* MATERIAL SUPPLIED
================

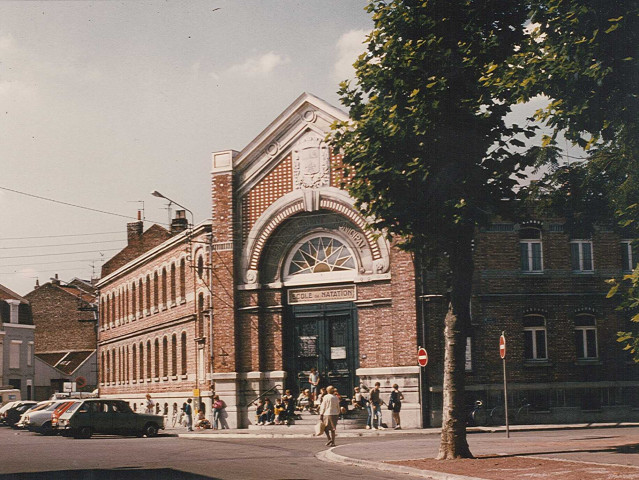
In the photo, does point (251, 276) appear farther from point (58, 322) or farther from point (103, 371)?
point (58, 322)

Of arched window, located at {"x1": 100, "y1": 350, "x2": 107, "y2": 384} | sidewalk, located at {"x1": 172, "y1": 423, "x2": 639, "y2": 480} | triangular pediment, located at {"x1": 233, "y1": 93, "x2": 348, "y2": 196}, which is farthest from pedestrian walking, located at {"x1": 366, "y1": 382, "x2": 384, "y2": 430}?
arched window, located at {"x1": 100, "y1": 350, "x2": 107, "y2": 384}

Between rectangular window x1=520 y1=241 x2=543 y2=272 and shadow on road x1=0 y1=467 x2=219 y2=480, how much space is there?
2097cm

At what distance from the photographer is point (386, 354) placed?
3478 centimetres

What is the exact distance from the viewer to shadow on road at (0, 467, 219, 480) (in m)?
16.4

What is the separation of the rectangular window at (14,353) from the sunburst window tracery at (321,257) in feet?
137

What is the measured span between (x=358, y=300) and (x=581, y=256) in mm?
8889

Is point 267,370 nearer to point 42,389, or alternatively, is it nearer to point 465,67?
point 465,67

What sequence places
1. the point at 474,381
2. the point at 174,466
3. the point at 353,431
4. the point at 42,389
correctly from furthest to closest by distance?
the point at 42,389 → the point at 474,381 → the point at 353,431 → the point at 174,466

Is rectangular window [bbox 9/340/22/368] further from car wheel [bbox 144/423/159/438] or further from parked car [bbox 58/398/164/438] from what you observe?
car wheel [bbox 144/423/159/438]

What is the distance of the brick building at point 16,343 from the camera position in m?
71.8

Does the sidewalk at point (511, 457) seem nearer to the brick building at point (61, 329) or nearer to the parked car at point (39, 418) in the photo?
the parked car at point (39, 418)

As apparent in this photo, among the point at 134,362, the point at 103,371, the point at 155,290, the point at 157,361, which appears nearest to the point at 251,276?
the point at 155,290

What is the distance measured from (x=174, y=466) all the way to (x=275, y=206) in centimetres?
1962

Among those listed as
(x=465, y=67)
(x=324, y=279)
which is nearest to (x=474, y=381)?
(x=324, y=279)
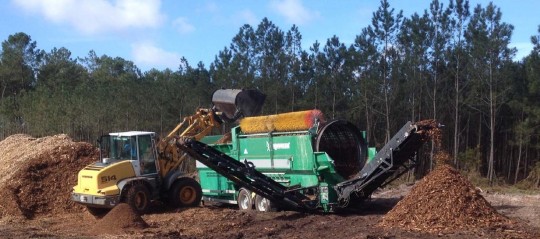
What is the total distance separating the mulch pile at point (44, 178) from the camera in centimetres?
1845

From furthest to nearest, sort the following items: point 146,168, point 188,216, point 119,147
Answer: point 119,147
point 146,168
point 188,216

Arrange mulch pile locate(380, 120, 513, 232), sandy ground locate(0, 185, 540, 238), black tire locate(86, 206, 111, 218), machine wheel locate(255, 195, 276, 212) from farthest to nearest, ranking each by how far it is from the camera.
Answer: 1. black tire locate(86, 206, 111, 218)
2. machine wheel locate(255, 195, 276, 212)
3. mulch pile locate(380, 120, 513, 232)
4. sandy ground locate(0, 185, 540, 238)

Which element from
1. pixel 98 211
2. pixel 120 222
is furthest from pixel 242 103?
pixel 120 222

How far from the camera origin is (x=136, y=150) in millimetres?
17578

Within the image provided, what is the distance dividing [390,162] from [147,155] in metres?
7.20

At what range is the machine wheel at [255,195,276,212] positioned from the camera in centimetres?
1619

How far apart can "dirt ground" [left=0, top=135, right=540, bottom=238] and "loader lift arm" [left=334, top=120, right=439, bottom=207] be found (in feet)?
2.20

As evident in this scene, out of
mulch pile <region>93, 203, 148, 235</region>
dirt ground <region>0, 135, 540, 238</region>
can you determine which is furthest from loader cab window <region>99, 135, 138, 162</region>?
mulch pile <region>93, 203, 148, 235</region>

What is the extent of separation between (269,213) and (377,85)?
23.3 metres

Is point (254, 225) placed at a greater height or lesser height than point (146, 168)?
lesser

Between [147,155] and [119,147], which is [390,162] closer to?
[147,155]

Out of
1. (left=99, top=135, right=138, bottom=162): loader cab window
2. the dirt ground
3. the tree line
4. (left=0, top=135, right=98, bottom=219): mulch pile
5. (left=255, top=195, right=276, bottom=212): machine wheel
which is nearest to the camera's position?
the dirt ground

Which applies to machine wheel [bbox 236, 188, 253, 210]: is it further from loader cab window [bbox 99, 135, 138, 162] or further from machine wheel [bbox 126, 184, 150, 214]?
loader cab window [bbox 99, 135, 138, 162]

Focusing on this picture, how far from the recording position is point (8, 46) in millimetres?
58031
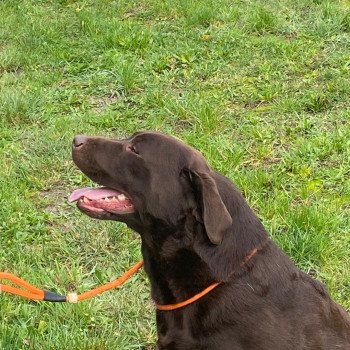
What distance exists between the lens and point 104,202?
10.4ft

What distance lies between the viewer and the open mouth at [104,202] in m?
3.12

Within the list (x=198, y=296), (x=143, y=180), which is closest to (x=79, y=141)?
(x=143, y=180)

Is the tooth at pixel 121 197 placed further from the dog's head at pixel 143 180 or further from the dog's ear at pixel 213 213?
the dog's ear at pixel 213 213

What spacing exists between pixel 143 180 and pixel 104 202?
0.71 ft

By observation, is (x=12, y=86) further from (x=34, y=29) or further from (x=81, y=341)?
(x=81, y=341)

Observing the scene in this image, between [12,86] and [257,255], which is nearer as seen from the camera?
[257,255]

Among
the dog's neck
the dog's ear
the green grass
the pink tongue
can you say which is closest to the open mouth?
the pink tongue

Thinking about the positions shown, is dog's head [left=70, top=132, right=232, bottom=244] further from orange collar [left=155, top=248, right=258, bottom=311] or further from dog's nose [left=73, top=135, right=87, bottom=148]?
orange collar [left=155, top=248, right=258, bottom=311]

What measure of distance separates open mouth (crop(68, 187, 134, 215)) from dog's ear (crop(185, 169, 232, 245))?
42 centimetres

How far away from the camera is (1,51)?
7.06m

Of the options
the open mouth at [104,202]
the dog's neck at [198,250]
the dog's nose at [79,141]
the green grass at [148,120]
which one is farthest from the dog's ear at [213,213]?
the green grass at [148,120]

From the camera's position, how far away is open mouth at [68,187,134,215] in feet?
10.2

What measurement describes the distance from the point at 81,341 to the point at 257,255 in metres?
1.12

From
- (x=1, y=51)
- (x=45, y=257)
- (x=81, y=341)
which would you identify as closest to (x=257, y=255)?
(x=81, y=341)
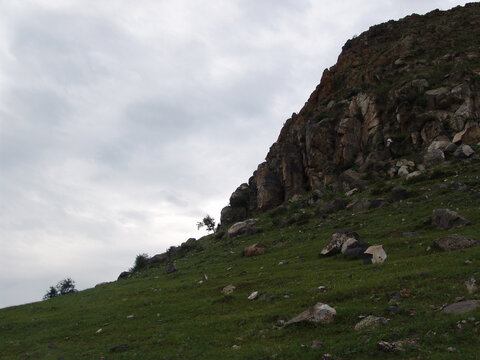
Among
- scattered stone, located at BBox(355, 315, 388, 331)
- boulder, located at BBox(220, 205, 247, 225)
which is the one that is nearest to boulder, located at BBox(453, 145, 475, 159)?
scattered stone, located at BBox(355, 315, 388, 331)

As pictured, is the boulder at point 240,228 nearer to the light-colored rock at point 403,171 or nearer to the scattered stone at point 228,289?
the light-colored rock at point 403,171

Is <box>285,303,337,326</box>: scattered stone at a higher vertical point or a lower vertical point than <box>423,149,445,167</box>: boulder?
lower

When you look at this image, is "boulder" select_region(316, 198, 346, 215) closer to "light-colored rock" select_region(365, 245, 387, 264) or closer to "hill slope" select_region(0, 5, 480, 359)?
"hill slope" select_region(0, 5, 480, 359)

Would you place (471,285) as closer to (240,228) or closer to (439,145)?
(439,145)

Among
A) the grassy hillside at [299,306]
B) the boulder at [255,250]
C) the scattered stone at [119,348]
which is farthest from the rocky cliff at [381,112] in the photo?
the scattered stone at [119,348]

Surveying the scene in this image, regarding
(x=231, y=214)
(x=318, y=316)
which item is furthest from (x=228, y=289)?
(x=231, y=214)

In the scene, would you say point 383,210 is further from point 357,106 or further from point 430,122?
point 357,106

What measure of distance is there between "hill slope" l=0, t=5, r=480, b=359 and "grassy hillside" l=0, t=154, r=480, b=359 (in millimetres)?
94

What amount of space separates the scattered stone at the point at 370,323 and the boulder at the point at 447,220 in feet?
52.2

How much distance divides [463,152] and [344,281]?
3722 cm

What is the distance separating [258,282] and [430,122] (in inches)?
1854

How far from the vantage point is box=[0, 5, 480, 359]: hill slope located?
13109mm

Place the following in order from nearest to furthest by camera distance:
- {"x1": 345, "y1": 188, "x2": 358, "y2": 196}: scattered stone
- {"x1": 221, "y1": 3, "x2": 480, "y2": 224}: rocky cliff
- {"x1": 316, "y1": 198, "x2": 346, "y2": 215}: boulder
A: {"x1": 316, "y1": 198, "x2": 346, "y2": 215}: boulder, {"x1": 345, "y1": 188, "x2": 358, "y2": 196}: scattered stone, {"x1": 221, "y1": 3, "x2": 480, "y2": 224}: rocky cliff

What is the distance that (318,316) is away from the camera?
47.7 ft
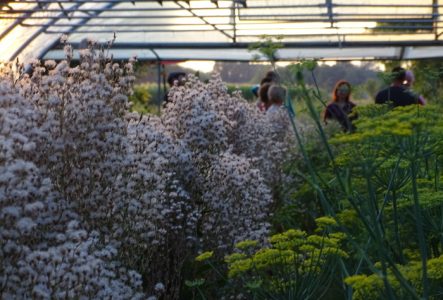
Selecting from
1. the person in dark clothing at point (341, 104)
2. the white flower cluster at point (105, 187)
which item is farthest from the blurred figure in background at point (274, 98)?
the white flower cluster at point (105, 187)

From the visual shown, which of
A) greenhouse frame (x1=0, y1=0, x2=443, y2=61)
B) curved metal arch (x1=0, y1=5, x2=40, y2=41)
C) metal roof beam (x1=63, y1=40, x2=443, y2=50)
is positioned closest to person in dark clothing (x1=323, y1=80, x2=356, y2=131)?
greenhouse frame (x1=0, y1=0, x2=443, y2=61)

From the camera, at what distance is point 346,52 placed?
2272cm

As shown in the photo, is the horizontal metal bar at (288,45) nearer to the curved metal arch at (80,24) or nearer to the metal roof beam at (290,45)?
the metal roof beam at (290,45)

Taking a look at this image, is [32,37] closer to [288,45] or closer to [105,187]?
[288,45]

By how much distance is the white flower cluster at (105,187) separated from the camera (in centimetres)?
Answer: 465

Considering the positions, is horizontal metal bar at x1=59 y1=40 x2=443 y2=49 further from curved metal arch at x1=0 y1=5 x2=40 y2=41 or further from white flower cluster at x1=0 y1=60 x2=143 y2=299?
white flower cluster at x1=0 y1=60 x2=143 y2=299

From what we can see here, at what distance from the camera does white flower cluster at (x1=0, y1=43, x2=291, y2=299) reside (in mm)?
4652

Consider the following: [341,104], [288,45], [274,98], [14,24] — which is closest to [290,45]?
[288,45]

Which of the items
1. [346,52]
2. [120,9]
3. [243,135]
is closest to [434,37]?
[346,52]

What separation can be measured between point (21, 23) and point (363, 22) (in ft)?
20.4

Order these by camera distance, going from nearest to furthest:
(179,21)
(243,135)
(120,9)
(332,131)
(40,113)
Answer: (40,113), (243,135), (332,131), (120,9), (179,21)

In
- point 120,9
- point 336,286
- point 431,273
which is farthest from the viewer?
point 120,9

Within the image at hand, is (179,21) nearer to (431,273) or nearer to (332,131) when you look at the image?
(332,131)

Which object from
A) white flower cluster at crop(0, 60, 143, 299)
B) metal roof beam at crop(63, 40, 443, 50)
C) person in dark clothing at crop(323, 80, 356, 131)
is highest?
metal roof beam at crop(63, 40, 443, 50)
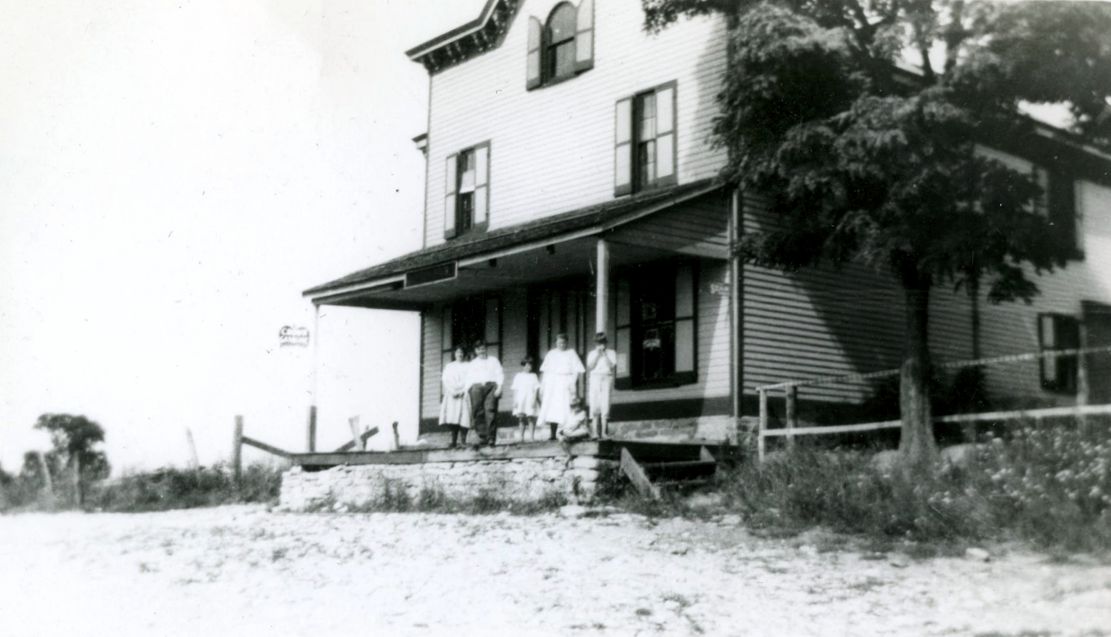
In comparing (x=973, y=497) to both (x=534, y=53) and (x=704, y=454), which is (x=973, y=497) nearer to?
(x=704, y=454)

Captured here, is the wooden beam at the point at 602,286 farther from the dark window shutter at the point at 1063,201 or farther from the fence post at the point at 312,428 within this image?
the dark window shutter at the point at 1063,201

================

* REQUIREMENT
Copy the data above from the line containing "What is the extent" through the line containing "42 centimetres", keeping both of those lines. Leave out any pictures.

* WRITTEN REPLY
What is the extent of separation between (269,213) and (377,85)?
23.3 metres

Is point (254, 225) placed at a greater height or lesser height than point (146, 168)?
lesser

Between [147,155] and [119,147], which is [390,162] closer to?
[147,155]

Out of
1. (left=99, top=135, right=138, bottom=162): loader cab window
2. the dirt ground
3. the tree line
4. (left=0, top=135, right=98, bottom=219): mulch pile
5. (left=255, top=195, right=276, bottom=212): machine wheel
which is nearest to the camera's position?
the dirt ground

Which applies to machine wheel [bbox 236, 188, 253, 210]: is it further from loader cab window [bbox 99, 135, 138, 162] or further from machine wheel [bbox 126, 184, 150, 214]?
loader cab window [bbox 99, 135, 138, 162]

Focusing on this picture, how far from the recording position is point (8, 46) in millimetres?
58031
What distance exists between the lens and point 104,202?
10.4ft

What distance lies between the viewer and the open mouth at [104,202] in m?
3.12

Within the list (x=198, y=296), (x=143, y=180), which is closest to (x=79, y=141)?
(x=143, y=180)

Is the tooth at pixel 121 197 placed further from the dog's head at pixel 143 180 or further from the dog's ear at pixel 213 213?
the dog's ear at pixel 213 213

What spacing exists between pixel 143 180 and pixel 104 202?
0.71 ft

By observation, is (x=12, y=86) further from (x=34, y=29) or further from (x=81, y=341)?
(x=81, y=341)

Observing the scene in this image, between [12,86] and [257,255], which is nearer as seen from the camera?
[257,255]

Among
the dog's neck
the dog's ear
the green grass
the pink tongue
can you say which is closest to the open mouth?
the pink tongue

Thinking about the positions shown, is dog's head [left=70, top=132, right=232, bottom=244] further from orange collar [left=155, top=248, right=258, bottom=311] or further from dog's nose [left=73, top=135, right=87, bottom=148]?
orange collar [left=155, top=248, right=258, bottom=311]

What measure of distance separates open mouth (crop(68, 187, 134, 215)) from dog's ear (crop(185, 169, 232, 245))?
42 centimetres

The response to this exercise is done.